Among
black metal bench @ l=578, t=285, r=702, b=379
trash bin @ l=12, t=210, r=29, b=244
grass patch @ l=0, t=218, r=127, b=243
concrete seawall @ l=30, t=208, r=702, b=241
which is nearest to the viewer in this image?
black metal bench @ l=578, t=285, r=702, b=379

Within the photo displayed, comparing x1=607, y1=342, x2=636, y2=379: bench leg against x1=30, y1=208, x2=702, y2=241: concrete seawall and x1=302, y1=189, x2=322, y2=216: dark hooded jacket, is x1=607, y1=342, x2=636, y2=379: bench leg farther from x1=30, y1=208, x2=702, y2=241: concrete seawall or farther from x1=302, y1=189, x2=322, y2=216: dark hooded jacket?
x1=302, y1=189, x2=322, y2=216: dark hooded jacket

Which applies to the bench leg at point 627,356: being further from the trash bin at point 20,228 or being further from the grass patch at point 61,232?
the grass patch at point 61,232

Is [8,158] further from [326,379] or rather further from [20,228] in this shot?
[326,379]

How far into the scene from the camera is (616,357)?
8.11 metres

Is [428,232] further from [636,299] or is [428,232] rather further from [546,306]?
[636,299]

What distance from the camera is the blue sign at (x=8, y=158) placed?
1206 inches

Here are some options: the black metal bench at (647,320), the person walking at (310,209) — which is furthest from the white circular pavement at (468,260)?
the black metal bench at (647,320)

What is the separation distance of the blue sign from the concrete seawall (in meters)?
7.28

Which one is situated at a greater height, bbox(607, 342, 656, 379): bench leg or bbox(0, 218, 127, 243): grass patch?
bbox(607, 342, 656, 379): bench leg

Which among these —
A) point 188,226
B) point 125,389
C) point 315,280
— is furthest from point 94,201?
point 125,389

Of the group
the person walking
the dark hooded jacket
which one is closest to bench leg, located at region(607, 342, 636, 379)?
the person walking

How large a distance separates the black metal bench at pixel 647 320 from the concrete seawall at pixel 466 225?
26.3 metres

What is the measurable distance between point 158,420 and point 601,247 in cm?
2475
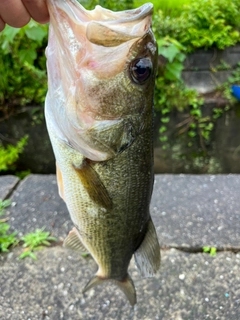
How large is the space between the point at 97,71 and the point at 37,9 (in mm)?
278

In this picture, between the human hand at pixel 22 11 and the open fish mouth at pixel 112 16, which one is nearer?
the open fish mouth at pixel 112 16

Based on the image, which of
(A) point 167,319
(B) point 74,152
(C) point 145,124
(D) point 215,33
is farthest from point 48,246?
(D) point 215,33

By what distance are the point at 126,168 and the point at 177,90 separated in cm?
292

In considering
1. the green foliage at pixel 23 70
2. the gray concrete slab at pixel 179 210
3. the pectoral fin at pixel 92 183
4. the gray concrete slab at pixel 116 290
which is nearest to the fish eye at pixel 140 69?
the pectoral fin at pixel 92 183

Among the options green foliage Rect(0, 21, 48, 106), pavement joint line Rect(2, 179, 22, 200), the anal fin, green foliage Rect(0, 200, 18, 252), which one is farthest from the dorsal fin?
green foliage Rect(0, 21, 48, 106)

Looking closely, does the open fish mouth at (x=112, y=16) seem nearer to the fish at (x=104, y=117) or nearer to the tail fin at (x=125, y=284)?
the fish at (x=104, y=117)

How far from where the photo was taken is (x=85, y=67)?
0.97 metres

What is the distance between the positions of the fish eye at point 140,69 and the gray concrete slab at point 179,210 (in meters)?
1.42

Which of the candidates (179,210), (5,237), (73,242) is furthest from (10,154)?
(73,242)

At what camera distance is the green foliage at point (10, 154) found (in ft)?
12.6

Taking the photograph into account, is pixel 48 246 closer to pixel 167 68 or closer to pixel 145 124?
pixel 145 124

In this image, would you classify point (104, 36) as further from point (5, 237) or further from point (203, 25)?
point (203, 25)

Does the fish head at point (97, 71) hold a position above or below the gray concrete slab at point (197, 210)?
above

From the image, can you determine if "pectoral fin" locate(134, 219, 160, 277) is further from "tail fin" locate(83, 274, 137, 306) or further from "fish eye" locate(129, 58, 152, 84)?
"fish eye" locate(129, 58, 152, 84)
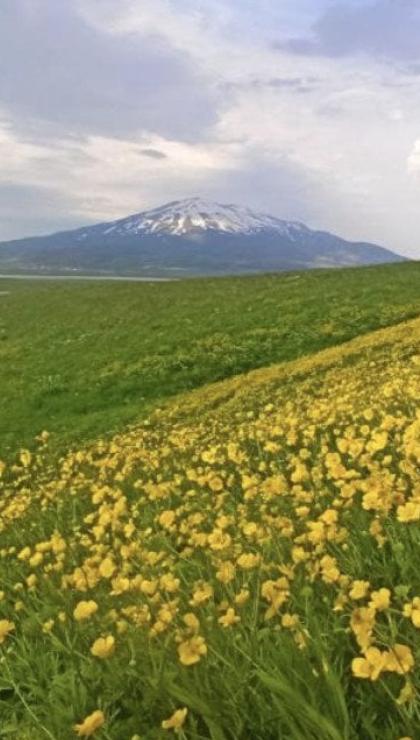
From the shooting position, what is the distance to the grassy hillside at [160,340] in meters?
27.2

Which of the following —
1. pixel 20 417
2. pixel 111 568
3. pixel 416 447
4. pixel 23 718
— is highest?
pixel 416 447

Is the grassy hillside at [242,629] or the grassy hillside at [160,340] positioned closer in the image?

--- --- ---

THE PROBLEM: Copy out the section of the listing that begins with the line containing "Within the photo" and ends with the line containing "1206 inches", keeping both of those lines.

ANSWER TO THE TASK:
Within the photo displayed, comparing x1=607, y1=342, x2=636, y2=379: bench leg against x1=30, y1=208, x2=702, y2=241: concrete seawall and x1=302, y1=189, x2=322, y2=216: dark hooded jacket, is x1=607, y1=342, x2=636, y2=379: bench leg farther from x1=30, y1=208, x2=702, y2=241: concrete seawall or farther from x1=302, y1=189, x2=322, y2=216: dark hooded jacket?
x1=302, y1=189, x2=322, y2=216: dark hooded jacket

Which applies to the bench leg at point 627,356: being further from the trash bin at point 20,228 or being further from the grass patch at point 61,232?
the grass patch at point 61,232

Is [8,158] further from [326,379] or rather further from [20,228] in this shot?
[326,379]

How far into the scene from the camera is (616,357)?
8.11 metres

Is [428,232] further from [636,299] or is [428,232] rather further from [546,306]?
[636,299]

What distance from the camera is the blue sign at (x=8, y=158) placed?
1206 inches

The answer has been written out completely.